In the listing below, locate the line containing "[volunteer wildlife ID]" and the line containing "genus: Panthera". Output both of them and every line between, exactly as written, and nothing more.

------------------------------------------------

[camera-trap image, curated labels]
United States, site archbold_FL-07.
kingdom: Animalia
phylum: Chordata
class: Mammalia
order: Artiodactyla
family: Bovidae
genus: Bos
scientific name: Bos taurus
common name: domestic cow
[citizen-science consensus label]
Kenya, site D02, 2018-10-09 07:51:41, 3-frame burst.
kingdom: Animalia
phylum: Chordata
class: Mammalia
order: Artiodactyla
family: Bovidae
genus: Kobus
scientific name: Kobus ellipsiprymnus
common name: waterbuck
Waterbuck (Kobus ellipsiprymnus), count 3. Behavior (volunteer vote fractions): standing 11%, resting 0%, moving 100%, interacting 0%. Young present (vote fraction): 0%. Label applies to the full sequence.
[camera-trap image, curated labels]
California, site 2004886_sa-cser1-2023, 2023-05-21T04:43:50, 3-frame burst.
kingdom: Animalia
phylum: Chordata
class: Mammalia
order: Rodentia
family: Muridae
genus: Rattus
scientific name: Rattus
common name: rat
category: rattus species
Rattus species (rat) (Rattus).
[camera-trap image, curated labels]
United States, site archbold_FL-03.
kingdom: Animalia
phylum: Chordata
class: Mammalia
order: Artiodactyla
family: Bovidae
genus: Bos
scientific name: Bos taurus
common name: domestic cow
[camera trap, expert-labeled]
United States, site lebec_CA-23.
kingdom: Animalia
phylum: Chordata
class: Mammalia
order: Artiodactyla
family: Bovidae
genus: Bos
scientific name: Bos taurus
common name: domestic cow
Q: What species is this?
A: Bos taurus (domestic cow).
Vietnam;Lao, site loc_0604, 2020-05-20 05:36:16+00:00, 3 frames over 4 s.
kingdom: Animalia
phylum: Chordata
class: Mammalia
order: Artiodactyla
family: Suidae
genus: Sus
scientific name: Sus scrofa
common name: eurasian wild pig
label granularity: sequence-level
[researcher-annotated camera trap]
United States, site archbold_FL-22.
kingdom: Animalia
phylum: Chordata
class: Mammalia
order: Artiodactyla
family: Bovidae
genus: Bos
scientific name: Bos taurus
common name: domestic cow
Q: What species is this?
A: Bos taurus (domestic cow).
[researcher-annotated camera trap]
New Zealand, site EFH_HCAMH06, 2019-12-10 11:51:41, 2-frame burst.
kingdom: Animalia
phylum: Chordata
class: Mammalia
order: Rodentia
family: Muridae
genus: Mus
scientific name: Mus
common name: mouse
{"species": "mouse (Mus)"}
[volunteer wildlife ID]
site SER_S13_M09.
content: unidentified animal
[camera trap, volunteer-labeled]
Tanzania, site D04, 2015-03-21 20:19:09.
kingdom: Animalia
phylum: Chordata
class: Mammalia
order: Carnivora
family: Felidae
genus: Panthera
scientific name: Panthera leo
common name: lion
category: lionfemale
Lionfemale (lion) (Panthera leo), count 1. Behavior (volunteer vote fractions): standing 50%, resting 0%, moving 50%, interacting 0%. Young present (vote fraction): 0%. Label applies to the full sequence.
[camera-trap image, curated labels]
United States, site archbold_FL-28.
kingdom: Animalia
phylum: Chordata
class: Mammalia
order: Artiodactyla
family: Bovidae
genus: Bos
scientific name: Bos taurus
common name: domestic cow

------------------------------------------------

• _Result for this task_:
[volunteer wildlife ID]
site SER_S13_M09.
content: unidentified animal
[camera trap, volunteer-labeled]
Tanzania, site D04, 2015-03-21 20:19:09.
kingdom: Animalia
phylum: Chordata
class: Mammalia
order: Carnivora
family: Felidae
genus: Panthera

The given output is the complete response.